Count the lines in the listing below that contain the string "image", matching case exactly. Reply with the number alone.

### Dataset records:
=-=-=

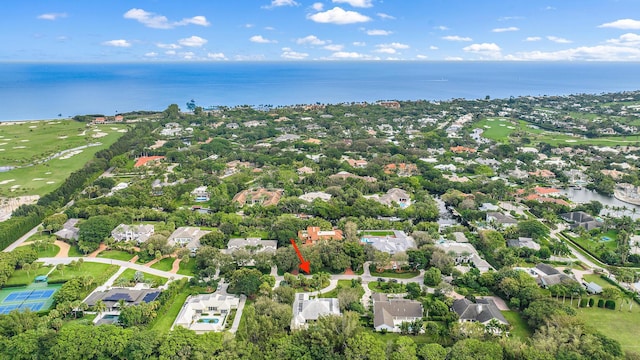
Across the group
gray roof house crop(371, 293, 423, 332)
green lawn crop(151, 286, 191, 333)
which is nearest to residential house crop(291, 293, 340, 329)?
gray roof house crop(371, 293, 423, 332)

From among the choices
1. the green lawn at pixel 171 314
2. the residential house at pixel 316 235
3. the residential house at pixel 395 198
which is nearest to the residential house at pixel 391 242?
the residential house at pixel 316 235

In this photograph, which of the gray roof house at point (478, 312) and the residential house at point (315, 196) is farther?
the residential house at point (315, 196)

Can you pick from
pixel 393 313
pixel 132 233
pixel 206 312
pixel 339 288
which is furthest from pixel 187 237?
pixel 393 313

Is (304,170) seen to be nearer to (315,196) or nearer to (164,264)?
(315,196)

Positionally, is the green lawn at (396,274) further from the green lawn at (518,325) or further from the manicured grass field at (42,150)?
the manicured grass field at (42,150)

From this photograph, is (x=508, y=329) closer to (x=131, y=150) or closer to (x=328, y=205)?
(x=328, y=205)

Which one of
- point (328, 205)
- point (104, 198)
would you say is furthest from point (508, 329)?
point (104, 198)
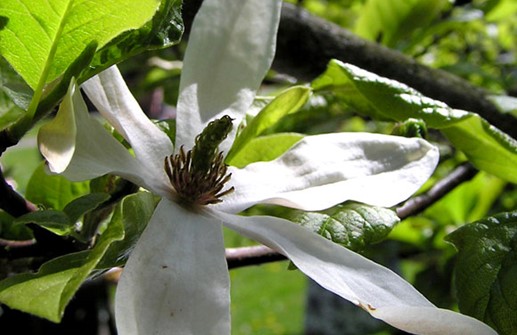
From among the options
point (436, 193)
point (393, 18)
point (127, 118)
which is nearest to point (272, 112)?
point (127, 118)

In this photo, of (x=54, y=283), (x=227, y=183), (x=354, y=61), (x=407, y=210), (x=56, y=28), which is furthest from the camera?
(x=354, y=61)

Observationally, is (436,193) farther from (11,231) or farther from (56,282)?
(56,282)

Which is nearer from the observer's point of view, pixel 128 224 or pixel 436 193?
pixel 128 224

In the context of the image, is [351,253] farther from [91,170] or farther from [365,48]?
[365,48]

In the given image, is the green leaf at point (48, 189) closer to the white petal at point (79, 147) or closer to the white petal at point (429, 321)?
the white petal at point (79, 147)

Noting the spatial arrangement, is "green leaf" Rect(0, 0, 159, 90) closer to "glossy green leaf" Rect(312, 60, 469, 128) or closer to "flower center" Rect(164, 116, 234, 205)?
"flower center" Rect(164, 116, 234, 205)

=-=-=

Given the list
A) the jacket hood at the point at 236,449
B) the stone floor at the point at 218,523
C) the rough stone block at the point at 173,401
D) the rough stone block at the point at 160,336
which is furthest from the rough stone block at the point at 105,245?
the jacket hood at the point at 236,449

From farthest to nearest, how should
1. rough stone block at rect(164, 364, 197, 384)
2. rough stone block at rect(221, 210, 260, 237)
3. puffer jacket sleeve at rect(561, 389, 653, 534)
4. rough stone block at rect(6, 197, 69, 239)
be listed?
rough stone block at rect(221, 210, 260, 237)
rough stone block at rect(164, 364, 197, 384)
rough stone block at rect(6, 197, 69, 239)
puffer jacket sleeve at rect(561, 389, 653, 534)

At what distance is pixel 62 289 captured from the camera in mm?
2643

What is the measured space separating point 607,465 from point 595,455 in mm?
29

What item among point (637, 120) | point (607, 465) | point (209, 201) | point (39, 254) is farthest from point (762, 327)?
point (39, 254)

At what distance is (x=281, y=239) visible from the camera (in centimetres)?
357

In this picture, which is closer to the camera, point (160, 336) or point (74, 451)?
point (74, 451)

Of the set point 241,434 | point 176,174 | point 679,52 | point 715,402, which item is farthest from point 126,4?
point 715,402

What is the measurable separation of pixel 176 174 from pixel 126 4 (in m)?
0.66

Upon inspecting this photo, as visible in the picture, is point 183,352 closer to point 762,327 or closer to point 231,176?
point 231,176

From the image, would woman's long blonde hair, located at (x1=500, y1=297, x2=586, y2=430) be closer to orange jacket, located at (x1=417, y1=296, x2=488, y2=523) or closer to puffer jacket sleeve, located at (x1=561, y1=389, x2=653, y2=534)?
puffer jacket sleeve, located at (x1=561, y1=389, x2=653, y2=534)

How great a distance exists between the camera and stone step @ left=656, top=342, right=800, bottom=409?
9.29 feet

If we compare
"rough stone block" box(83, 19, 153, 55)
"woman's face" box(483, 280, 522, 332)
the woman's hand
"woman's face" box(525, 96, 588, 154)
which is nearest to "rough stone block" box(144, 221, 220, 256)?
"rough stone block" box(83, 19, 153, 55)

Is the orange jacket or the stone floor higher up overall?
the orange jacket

=-=-=

### Output:
3